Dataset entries

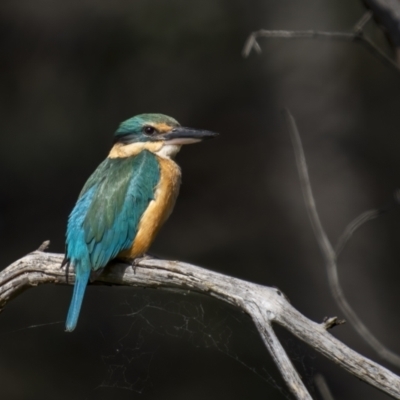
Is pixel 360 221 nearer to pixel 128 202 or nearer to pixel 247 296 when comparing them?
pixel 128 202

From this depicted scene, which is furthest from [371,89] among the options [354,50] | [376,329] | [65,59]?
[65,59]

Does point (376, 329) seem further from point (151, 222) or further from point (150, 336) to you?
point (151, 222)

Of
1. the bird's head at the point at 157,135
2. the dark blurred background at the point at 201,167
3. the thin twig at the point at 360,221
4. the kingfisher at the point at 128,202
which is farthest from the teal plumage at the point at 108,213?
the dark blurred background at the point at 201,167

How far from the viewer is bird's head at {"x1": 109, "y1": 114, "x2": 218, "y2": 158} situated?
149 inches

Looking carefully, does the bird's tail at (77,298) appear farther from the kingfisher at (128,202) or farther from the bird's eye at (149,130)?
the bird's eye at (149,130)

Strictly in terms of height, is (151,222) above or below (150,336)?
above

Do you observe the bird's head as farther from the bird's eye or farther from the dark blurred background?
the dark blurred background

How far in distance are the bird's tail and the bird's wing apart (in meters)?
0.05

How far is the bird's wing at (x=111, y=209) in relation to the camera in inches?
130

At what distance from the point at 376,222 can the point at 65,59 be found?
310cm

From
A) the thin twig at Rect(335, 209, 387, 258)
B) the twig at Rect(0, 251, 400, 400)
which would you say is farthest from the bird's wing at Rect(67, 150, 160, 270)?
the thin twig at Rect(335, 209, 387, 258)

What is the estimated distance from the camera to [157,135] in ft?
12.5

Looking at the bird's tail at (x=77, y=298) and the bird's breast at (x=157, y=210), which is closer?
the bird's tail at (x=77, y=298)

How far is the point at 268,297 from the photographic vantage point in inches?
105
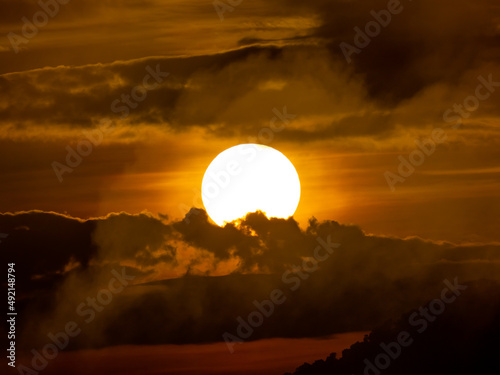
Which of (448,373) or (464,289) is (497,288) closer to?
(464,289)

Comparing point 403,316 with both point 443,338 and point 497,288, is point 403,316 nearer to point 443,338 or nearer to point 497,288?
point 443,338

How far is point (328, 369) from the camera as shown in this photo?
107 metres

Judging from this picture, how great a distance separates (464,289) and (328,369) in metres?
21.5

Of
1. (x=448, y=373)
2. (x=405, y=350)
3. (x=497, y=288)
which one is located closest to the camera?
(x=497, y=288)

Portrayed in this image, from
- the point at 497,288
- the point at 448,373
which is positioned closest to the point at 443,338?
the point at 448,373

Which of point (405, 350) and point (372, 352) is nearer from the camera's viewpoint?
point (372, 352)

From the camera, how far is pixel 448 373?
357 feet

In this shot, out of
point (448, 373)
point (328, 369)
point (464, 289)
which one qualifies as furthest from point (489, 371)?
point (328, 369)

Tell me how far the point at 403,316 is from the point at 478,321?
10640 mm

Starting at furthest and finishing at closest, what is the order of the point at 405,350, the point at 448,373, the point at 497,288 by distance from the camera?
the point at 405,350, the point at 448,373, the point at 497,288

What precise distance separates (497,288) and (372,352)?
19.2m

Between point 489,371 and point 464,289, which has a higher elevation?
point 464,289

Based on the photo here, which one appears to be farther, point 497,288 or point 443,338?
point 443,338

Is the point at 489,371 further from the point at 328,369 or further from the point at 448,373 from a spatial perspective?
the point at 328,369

• _SET PROBLEM_
Please rewrite each line of the entries above as a JSON list of strings, one string per line. Leave out blank lines and the pictures.

• _FULL RESPONSE_
[
  "Is pixel 360 221 nearer to pixel 128 202 or nearer to pixel 247 296 when comparing them?",
  "pixel 128 202",
  "From this depicted scene, which is furthest from [371,89] among the options [354,50] | [376,329] | [65,59]?",
  "[65,59]",
  "Does point (376, 329) seem further from point (151, 222) or further from point (150, 336) to you?",
  "point (151, 222)",
  "Of",
  "1. the bird's head at the point at 157,135",
  "2. the dark blurred background at the point at 201,167",
  "3. the thin twig at the point at 360,221",
  "4. the kingfisher at the point at 128,202",
  "which is farthest from the teal plumage at the point at 108,213?",
  "the dark blurred background at the point at 201,167",
  "How far from the viewer is bird's head at {\"x1\": 109, \"y1\": 114, \"x2\": 218, \"y2\": 158} situated?",
  "149 inches",
  "Looking carefully, does the bird's tail at (77,298) appear farther from the kingfisher at (128,202) or farther from the bird's eye at (149,130)?",
  "the bird's eye at (149,130)",
  "Strictly in terms of height, is (151,222) above or below (150,336)?",
  "above",
  "Do you observe the bird's head as farther from the bird's eye or farther from the dark blurred background?",
  "the dark blurred background",
  "How far in distance are the bird's tail and the bird's wing apart (in meters)?",
  "0.05",
  "How far is the bird's wing at (x=111, y=209) in relation to the camera in inches?",
  "130",
  "At what distance from the point at 376,222 can the point at 65,59 be found?",
  "310cm",
  "From",
  "A) the thin twig at Rect(335, 209, 387, 258)",
  "B) the twig at Rect(0, 251, 400, 400)",
  "which would you say is farthest from the bird's wing at Rect(67, 150, 160, 270)?",
  "the thin twig at Rect(335, 209, 387, 258)",
  "What is the estimated distance from the camera to [157,135] in ft?",
  "12.5",
  "Looking at the bird's tail at (x=77, y=298) and the bird's breast at (x=157, y=210), which is closer?",
  "the bird's tail at (x=77, y=298)",
  "How far is the point at 268,297 from the photographic vantage point in inches?",
  "105",
  "Which of (448,373) or (464,289) is (497,288) closer to?",
  "(464,289)",
  "Comparing point 403,316 with both point 443,338 and point 497,288, is point 403,316 nearer to point 443,338 or nearer to point 497,288?",
  "point 443,338",
  "How far is point (328, 369) from the camera as shown in this photo?",
  "107 metres",
  "Judging from this picture, how great a distance separates (464,289) and (328,369) in metres?",
  "21.5",
  "Of",
  "1. (x=448, y=373)",
  "2. (x=405, y=350)",
  "3. (x=497, y=288)",
  "which one is located closest to the camera?",
  "(x=497, y=288)",
  "Portrayed in this image, from",
  "- the point at 497,288",
  "- the point at 448,373",
  "which is positioned closest to the point at 443,338?",
  "the point at 448,373",
  "Which of point (405, 350) and point (372, 352) is nearer from the camera's viewpoint?",
  "point (372, 352)",
  "From the camera, how far is pixel 448 373?",
  "357 feet",
  "In this shot, out of",
  "point (448, 373)",
  "point (328, 369)",
  "point (464, 289)",
  "which one qualifies as furthest from point (489, 371)?",
  "point (328, 369)",
  "Tell me how far the point at 403,316 is from the point at 478,321?",
  "10640 mm",
  "Starting at furthest and finishing at closest, what is the order of the point at 405,350, the point at 448,373, the point at 497,288 by distance from the camera?",
  "the point at 405,350, the point at 448,373, the point at 497,288",
  "What precise distance separates (497,288) and (372,352)?",
  "19.2m",
  "Between point 489,371 and point 464,289, which has a higher elevation?",
  "point 464,289",
  "Based on the photo here, which one appears to be farther, point 497,288 or point 443,338?",
  "point 443,338",
  "Is the point at 489,371 further from the point at 328,369 or further from the point at 448,373 from a spatial perspective?",
  "the point at 328,369"
]